BRIEF DESCRIPTION OF THE DRAWINGS

These and/or other aspects will become apparent and more readily appreciated from the following description of the embodiments, taken in conjunction with the accompanying drawings in which:



FIG. 1 is a diagram for explaining the operation of a system for tracking the location of the cause of a binary vulnerability according to an embodiment;



FIG. 2 is a flowchart illustrating a method of tracking the location of the cause of a binary vulnerability according to an embodiment;



FIG. 3 is a flowchart illustrating an operation of the method of FIG. 2 in detail;



FIG. 4 is a flowchart illustrating an operation of the method of FIG. 3 in detail;



FIG. 5 is a flowchart illustrating an operation of the method of FIG. 4 in detail;



FIG. 6 is a flowchart illustrating an operation of the method of FIG. 2 in detail;



FIG. 7 is a diagram for explaining a method of generating input data information and taint information in an operand register according to embodiments;



FIG. 8 is a diagram for explaining a method of generating taint information in an operand register according to embodiments;



FIG. 9 is a diagram for explaining a method of generating input data information and taint information in an operand register according to embodiments;



FIG. 10 is a diagram for explaining a method of generating taint information in an operand register according to embodiments;



FIG. 11 is a diagram for explaining a method of generating taint information in an operand register according to embodiments;



FIG. 12 is a block diagram of an apparatus for tracking the location of the cause of a vulnerability according to an embodiment;



FIG. 13 is a block diagram illustrating the detailed configuration of an element described with reference to FIG. 12; and



FIG. 14 illustrates the hardware configuration of an apparatus for tracking the location of the cause of a vulnerability according to an embodiment.

◆ Data segment
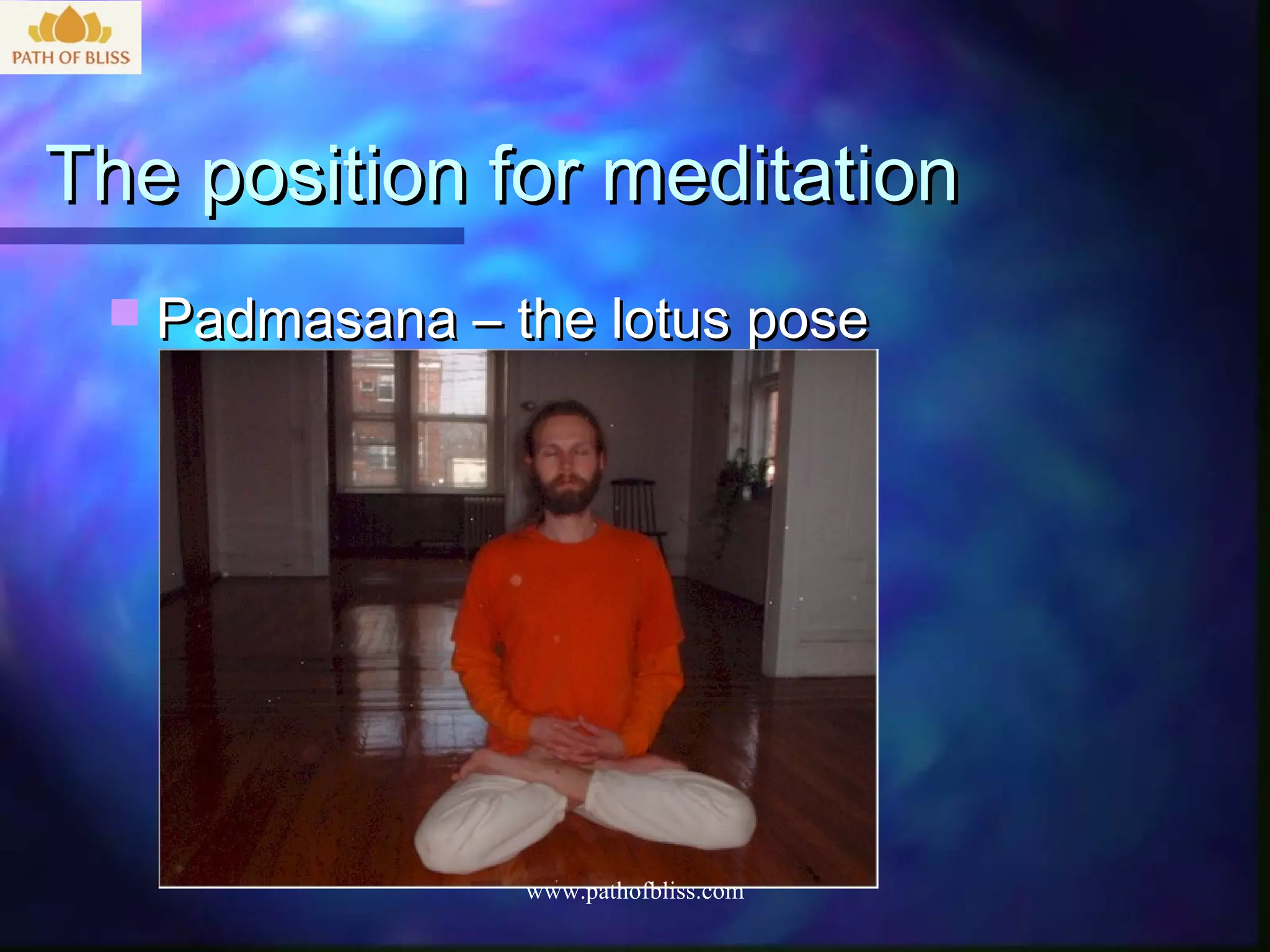 PATH OF BLISS

The position for meditation

Padmasana – the lotus pose

www.pathofbliss.com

◆ Required actions
a: Answer these questions from the brief description of the drawings:
(i) What kind of diagram is FIG. 12?
(ii) Which figure shows an operation of the method of FIG. 4 in detail?
(iii) What does FIG. 14 illustrate?
b: Repeat word for word the part of the brief description of the drawings starting with "FIG. 11 is a" and going on through "to an embodiment.".

◆ Task results
a:
(i) A block diagram of an apparatus for tracking the location of the cause of a vulnerability.
(ii) FIG. 5.
(iii) The hardware configuration of an apparatus for tracking the location of the cause of a vulnerability.

b:
FIG. 11 is a diagram for explaining a method of generating taint information in an operand register according to embodiments;



FIG. 12 is a block diagram of an apparatus for tracking the location of the cause of a vulnerability according to an embodiment;



FIG. 13 is a block diagram illustrating the detailed configuration of an element described with reference to FIG. 12; and



FIG. 14 illustrates the hardware configuration of an apparatus for tracking the location of the cause of a vulnerability according to an embodiment.